Stated problem: Copy the data below line for line, keeping every character unchanged.

Entries:
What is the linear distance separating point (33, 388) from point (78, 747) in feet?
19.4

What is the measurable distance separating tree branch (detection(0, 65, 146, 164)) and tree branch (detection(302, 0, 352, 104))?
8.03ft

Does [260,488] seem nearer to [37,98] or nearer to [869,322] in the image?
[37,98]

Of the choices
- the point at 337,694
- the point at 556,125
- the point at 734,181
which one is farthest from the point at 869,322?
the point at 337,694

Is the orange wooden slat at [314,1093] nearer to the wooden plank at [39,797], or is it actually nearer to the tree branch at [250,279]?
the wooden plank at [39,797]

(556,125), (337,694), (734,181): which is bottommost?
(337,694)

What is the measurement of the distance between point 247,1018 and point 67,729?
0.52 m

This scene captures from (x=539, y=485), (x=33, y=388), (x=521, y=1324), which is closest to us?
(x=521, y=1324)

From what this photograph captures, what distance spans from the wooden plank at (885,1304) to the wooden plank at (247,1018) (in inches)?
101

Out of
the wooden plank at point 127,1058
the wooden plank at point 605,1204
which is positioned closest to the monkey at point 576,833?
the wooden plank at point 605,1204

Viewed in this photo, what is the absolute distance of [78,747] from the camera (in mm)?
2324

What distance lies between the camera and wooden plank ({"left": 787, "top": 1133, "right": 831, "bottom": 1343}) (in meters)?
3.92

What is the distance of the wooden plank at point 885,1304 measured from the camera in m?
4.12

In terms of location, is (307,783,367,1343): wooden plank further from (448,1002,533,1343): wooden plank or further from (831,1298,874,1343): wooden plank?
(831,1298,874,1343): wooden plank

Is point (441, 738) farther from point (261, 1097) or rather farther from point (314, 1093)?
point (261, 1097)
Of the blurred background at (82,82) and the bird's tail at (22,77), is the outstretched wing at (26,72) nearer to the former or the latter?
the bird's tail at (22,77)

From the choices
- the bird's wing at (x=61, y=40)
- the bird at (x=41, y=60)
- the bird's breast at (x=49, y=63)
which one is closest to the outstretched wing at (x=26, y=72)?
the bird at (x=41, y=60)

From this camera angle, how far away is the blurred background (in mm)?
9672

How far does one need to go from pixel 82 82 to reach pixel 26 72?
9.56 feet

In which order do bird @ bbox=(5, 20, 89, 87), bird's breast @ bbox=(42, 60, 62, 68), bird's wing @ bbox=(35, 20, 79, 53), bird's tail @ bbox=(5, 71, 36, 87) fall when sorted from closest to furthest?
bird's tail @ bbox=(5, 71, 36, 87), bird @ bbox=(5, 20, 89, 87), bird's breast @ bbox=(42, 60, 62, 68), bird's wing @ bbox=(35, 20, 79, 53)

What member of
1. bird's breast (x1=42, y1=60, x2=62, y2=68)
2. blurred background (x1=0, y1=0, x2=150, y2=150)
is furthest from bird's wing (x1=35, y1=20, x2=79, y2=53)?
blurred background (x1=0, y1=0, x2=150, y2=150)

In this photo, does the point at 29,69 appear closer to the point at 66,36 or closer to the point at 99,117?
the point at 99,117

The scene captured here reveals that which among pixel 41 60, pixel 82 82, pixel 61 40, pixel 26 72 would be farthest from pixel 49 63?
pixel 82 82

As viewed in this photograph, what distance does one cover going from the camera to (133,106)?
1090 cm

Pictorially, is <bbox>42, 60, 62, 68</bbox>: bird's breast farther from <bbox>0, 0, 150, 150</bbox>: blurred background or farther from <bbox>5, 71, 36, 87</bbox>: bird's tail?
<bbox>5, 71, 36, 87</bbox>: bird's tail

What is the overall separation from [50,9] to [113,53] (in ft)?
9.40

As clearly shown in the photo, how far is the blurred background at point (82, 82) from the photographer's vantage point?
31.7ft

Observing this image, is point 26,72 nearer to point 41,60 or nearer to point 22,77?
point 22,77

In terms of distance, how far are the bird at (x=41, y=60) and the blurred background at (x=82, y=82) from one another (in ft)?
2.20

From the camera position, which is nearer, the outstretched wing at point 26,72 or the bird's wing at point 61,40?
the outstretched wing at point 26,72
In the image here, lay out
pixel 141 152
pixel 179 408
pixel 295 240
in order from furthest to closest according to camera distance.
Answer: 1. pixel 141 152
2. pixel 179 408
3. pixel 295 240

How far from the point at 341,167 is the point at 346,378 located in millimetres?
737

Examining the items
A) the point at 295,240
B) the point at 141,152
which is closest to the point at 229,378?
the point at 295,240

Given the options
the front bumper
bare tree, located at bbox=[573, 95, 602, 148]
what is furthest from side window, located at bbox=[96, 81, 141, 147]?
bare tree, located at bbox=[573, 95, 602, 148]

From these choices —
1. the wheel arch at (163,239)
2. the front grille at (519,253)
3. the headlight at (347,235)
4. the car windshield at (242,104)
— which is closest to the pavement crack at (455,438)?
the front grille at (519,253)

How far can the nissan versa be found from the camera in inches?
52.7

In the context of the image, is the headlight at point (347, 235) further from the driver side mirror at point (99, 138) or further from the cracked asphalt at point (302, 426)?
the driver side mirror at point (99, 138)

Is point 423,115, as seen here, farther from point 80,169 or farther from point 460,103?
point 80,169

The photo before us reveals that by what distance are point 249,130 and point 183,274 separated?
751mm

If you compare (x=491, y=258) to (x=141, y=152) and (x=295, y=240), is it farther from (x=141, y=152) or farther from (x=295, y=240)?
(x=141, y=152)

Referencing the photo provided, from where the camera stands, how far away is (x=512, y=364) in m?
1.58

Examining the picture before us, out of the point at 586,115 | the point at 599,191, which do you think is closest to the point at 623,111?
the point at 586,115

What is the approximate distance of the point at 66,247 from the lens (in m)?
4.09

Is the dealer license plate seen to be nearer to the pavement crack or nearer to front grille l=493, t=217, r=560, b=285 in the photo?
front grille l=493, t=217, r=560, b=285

Complete output:
What is the linear distance separating point (33, 388) from point (78, 747) in feet?
19.4

What is the measurable distance separating tree branch (detection(0, 65, 146, 164)) and tree branch (detection(302, 0, 352, 104))?
8.03ft

Does [260,488] seem nearer to [37,98] or nearer to [869,322] in the image?
[37,98]

Of the choices
- the point at 337,694
- the point at 556,125
- the point at 734,181
which one is farthest from the point at 869,322?
the point at 337,694

Is the orange wooden slat at [314,1093] nearer to the wooden plank at [39,797], or is it actually nearer to the tree branch at [250,279]?
the wooden plank at [39,797]

(556,125), (337,694), (734,181): which is bottommost?
(337,694)

What is the measurement of the distance between point 247,1018 and point 67,729?
0.52 m

This scene captures from (x=539, y=485), (x=33, y=388), (x=521, y=1324), which is closest to us?
(x=521, y=1324)

From what this photograph captures, what distance spans from the wooden plank at (885,1304) to the wooden plank at (247,1018) (in inches)?
101

Out of
the wooden plank at point 127,1058
the wooden plank at point 605,1204
which is positioned closest to the monkey at point 576,833?
the wooden plank at point 605,1204

Viewed in this photo, what is the absolute distance of [78,747] from the camera (in mm)?
2324

What distance lies between the camera and wooden plank ({"left": 787, "top": 1133, "right": 831, "bottom": 1343}) (in meters)?
3.92

What is the distance of the wooden plank at point 885,1304 measured from the camera in m?
4.12

In terms of location, is (307,783,367,1343): wooden plank further from (448,1002,533,1343): wooden plank or further from (831,1298,874,1343): wooden plank?
(831,1298,874,1343): wooden plank

Is point (441, 738) farther from point (261, 1097) or rather farther from point (314, 1093)?
point (261, 1097)
Of the blurred background at (82,82) and the bird's tail at (22,77), is the outstretched wing at (26,72) nearer to the former or the latter?
the bird's tail at (22,77)

From the choices
- the bird's wing at (x=61, y=40)
- the bird at (x=41, y=60)
- the bird's breast at (x=49, y=63)
which one is closest to the outstretched wing at (x=26, y=72)?
the bird at (x=41, y=60)

From this camera angle, how far away is the blurred background (in mm)?
9672

How far does one need to go from pixel 82 82 to reach pixel 26 72?
9.56 feet

In which order do bird @ bbox=(5, 20, 89, 87), bird's breast @ bbox=(42, 60, 62, 68), bird's wing @ bbox=(35, 20, 79, 53), bird's tail @ bbox=(5, 71, 36, 87) fall when sorted from closest to furthest?
bird's tail @ bbox=(5, 71, 36, 87), bird @ bbox=(5, 20, 89, 87), bird's breast @ bbox=(42, 60, 62, 68), bird's wing @ bbox=(35, 20, 79, 53)

What member of
1. bird's breast (x1=42, y1=60, x2=62, y2=68)
2. blurred background (x1=0, y1=0, x2=150, y2=150)
is furthest from bird's wing (x1=35, y1=20, x2=79, y2=53)?
blurred background (x1=0, y1=0, x2=150, y2=150)

In this photo, does the point at 29,69 appear closer to the point at 66,36 or closer to the point at 99,117?
the point at 99,117

The scene captured here reveals that which among pixel 41 60, pixel 82 82, pixel 61 40, pixel 26 72 would be farthest from pixel 49 63?
pixel 82 82

As viewed in this photograph, what distance does one cover going from the camera to (133,106)?
1090 cm

Pictorially, is <bbox>42, 60, 62, 68</bbox>: bird's breast farther from <bbox>0, 0, 150, 150</bbox>: blurred background or farther from <bbox>5, 71, 36, 87</bbox>: bird's tail?
<bbox>5, 71, 36, 87</bbox>: bird's tail

What is the overall separation from [50,9] to [113,53] (in ft)?
9.40

As clearly shown in the photo, how far is the blurred background at point (82, 82) from the photographer's vantage point?
31.7ft

Observing this image, is point 26,72 nearer to point 41,60 or nearer to point 22,77?
point 22,77

In terms of distance, how far are the bird at (x=41, y=60) and the blurred background at (x=82, y=82) from one another (in ft)?
2.20

From the camera position, which is nearer, the outstretched wing at point 26,72 or the bird's wing at point 61,40?
the outstretched wing at point 26,72
In the image here, lay out
pixel 141 152
pixel 179 408
pixel 295 240
in order from furthest to closest according to camera distance.
Answer: 1. pixel 141 152
2. pixel 179 408
3. pixel 295 240

How far from the point at 341,167 is the point at 346,378 located in millimetres?
737

Examining the items
A) the point at 295,240
B) the point at 141,152
which is closest to the point at 229,378?
the point at 295,240

Given the options
the front bumper
bare tree, located at bbox=[573, 95, 602, 148]
what is furthest from side window, located at bbox=[96, 81, 141, 147]?
bare tree, located at bbox=[573, 95, 602, 148]

From these choices —
1. the wheel arch at (163,239)
2. the front grille at (519,253)
3. the headlight at (347,235)
4. the car windshield at (242,104)
— which is closest to the pavement crack at (455,438)?
the front grille at (519,253)

How far can the nissan versa be found from the camera in inches?
52.7

In the context of the image, is the headlight at point (347, 235) further from the driver side mirror at point (99, 138) or further from the cracked asphalt at point (302, 426)?
the driver side mirror at point (99, 138)

Is point 423,115, as seen here, farther from point 80,169 or farther from point 460,103?
point 80,169

The photo before us reveals that by what distance are point 249,130 and point 183,274 separated?
751mm

If you compare (x=491, y=258) to (x=141, y=152) and (x=295, y=240), is it farther from (x=141, y=152) or farther from (x=295, y=240)?
(x=141, y=152)

Referencing the photo provided, from where the camera stands, how far away is (x=512, y=364) in m?
1.58

Examining the picture before us, out of the point at 586,115 | the point at 599,191, which do you think is closest to the point at 623,111?
the point at 586,115

What is the approximate distance of the point at 66,247 from the lens (in m)?
4.09

Is the dealer license plate seen to be nearer to the pavement crack or nearer to front grille l=493, t=217, r=560, b=285 in the photo?
front grille l=493, t=217, r=560, b=285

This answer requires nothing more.